Leta Hong Fincher: ‘Betraying Big Brother’

Thursday, January 24, 2019

4 p.m. 5:30 p.m.

USC Annenberg School for Communication and Journalism (ASC), 204


On the eve of International Women’s Day in 2015, the Chinese government arrested five feminist activists and jailed them for 37 days. The "Feminist Five" became a global cause célèbre, with Hillary Clinton speaking out on their behalf, and activists inundating social media with #FreetheFive messages. But the Feminist Five are only symbols of a much larger feminist movement of university students, civil rights lawyers, labor activists, performance artists and online warriors that is prompting an unprecedented awakening among China’s urban, educated women. In Betraying Big Brother, journalist and scholar Leta Hong Fincher argues that the popular, broad-based movement poses a unique challenge to China’s authoritarian regime today.

Through interviews with the Feminist Five and other leading Chinese activists, Hong Fincher illuminates both the difficulties they face and their “joy of betraying Big Brother,” as one of the Feminist Five wrote of the defiance she felt during her detention. Tracing the rise of a new feminist consciousness now finding expression through the #MeToo movement, and describing how the Chinese government has suppressed the history of its own feminist struggles, Betraying Big Brother is a story of how the movement against patriarchy could reconfigure China and the world.

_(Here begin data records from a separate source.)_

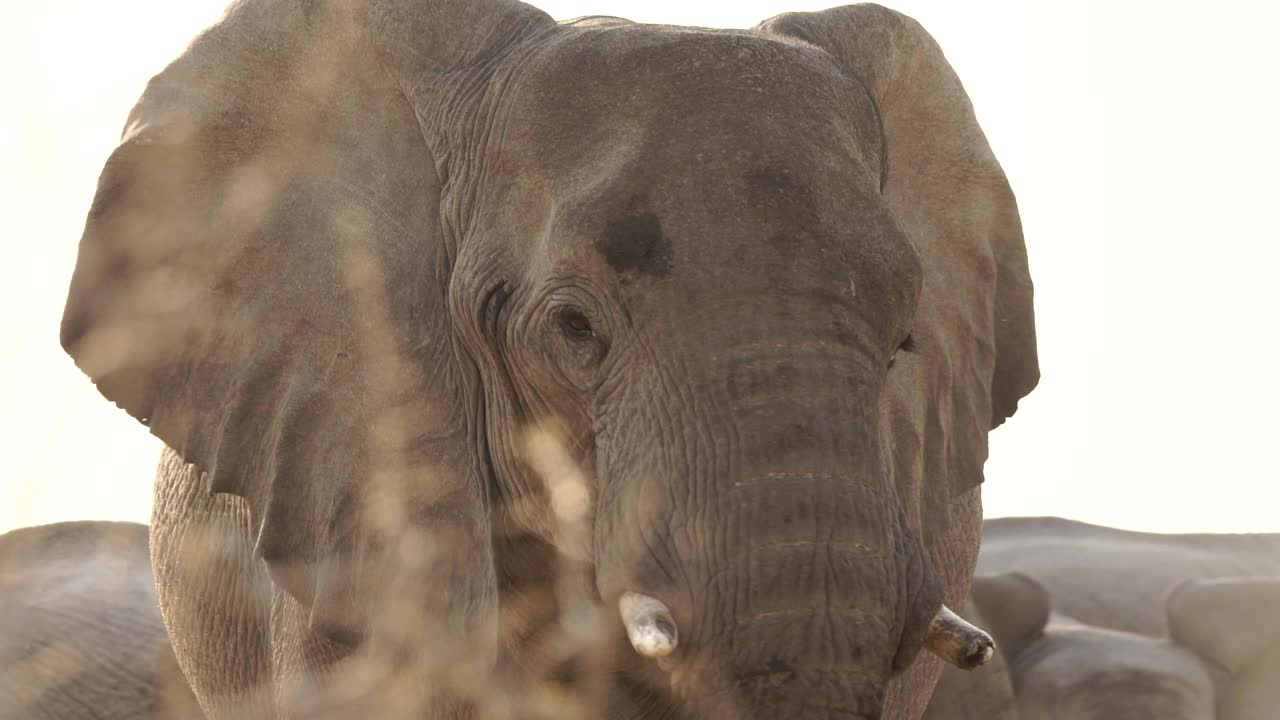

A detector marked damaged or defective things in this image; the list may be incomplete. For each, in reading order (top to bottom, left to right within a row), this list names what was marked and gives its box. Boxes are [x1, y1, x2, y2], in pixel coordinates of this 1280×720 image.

broken tusk [620, 592, 680, 660]
broken tusk [924, 600, 996, 668]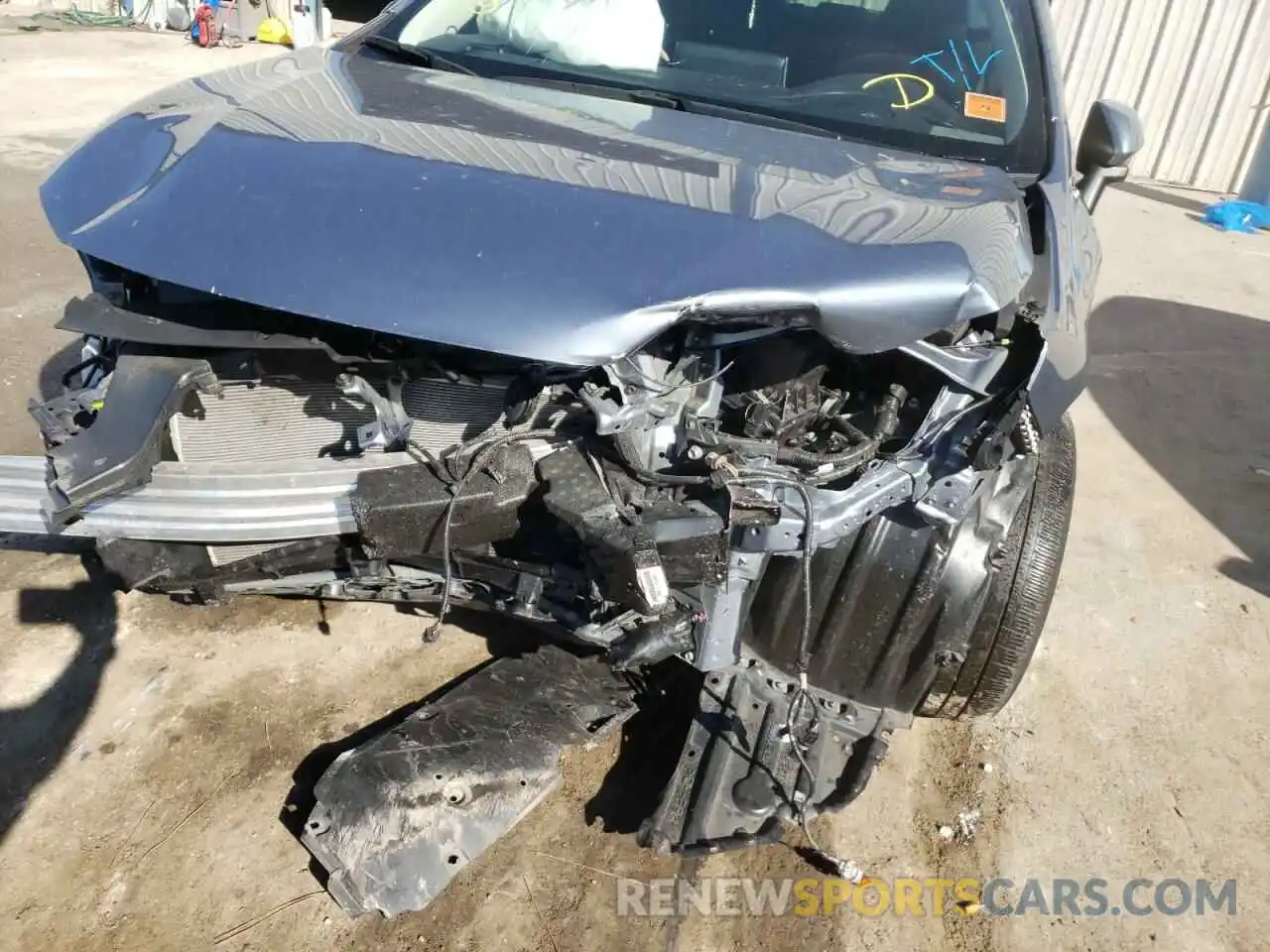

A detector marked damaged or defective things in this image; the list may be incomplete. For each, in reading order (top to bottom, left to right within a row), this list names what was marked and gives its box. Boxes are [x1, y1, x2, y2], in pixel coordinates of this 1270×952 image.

dented hood surface [42, 46, 1031, 365]
crumpled car hood [42, 45, 1031, 368]
damaged front end [2, 255, 1072, 918]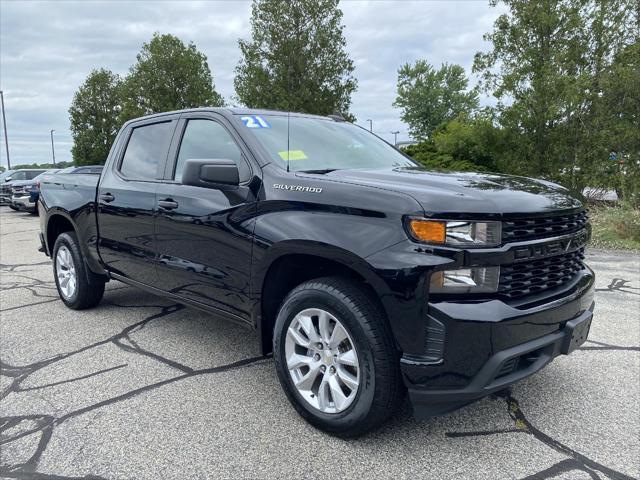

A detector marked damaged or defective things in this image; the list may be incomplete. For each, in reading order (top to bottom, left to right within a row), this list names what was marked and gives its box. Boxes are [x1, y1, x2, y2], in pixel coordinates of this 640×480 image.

cracked pavement [0, 207, 636, 480]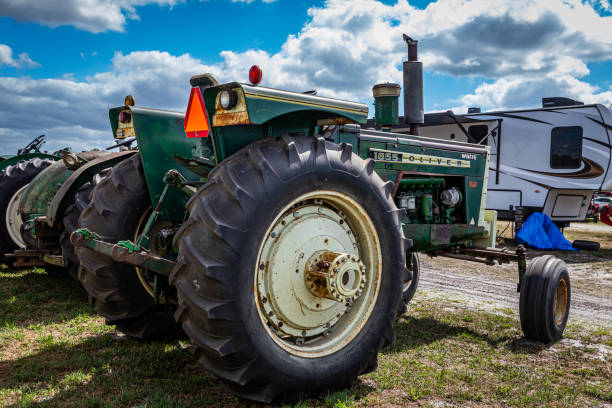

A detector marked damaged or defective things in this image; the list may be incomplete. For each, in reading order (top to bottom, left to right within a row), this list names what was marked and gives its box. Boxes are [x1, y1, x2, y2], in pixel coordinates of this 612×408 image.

rusty metal [70, 230, 175, 278]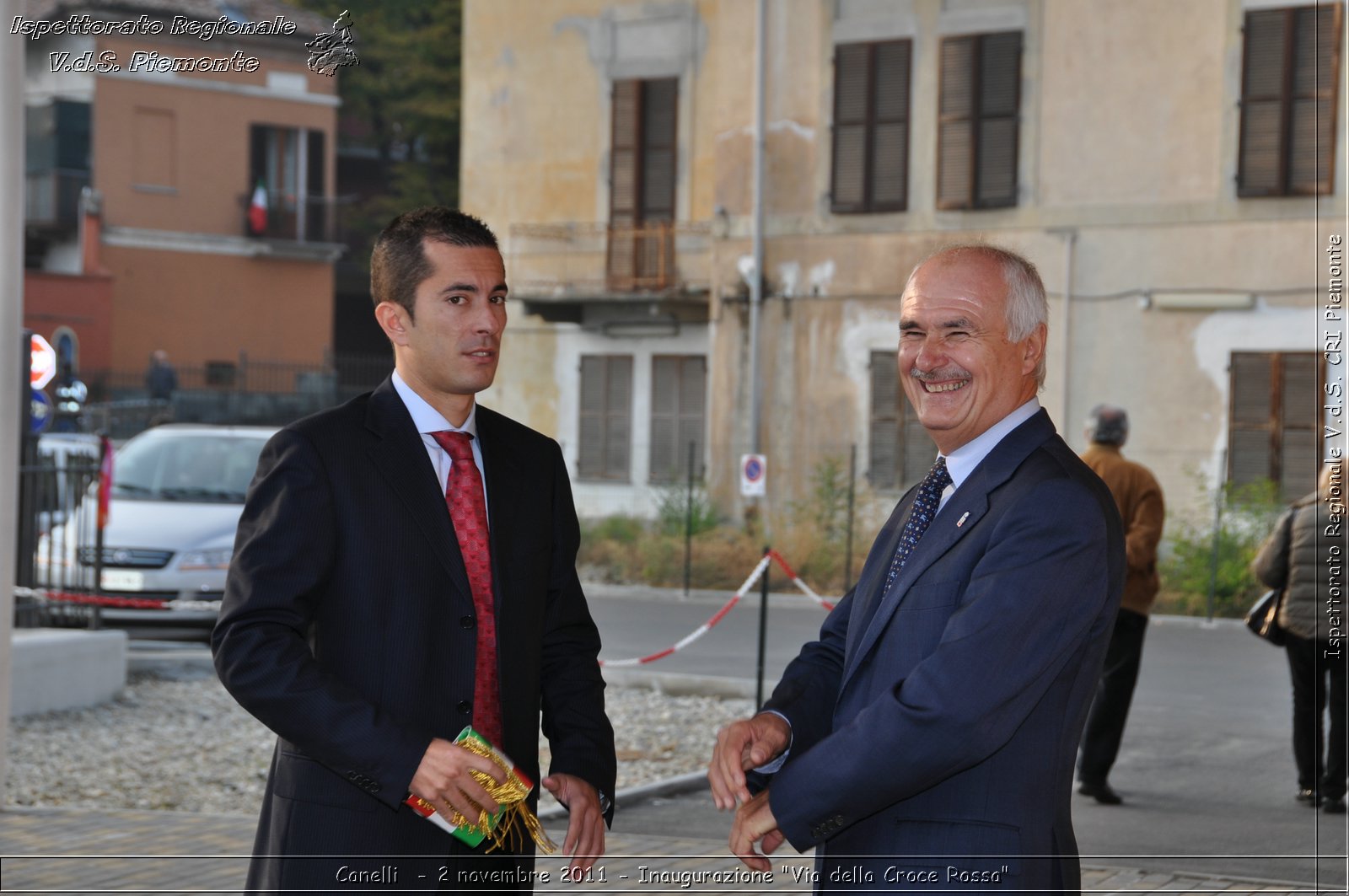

Leta has written for the New York Times, Washington Post, The Guardian, Dissent Magazine, Ms. Magazine, BBC, CNN and others. She won the Society of Professional Journalists Sigma Delta Chi award for her reporting on China. Fluent in Mandarin, Leta is the first American to receive a Ph.D. from Tsinghua University's Department of Sociology in Beijing. She has a master's degree from Stanford University and a bachelor's degree with high honors from Harvard University. Leta's first book, Leftover Women: The Resurgence of Gender Inequality in China (Zed 2014), was named one of the top 5 China books of 2014 by the Asia Society’s ChinaFile.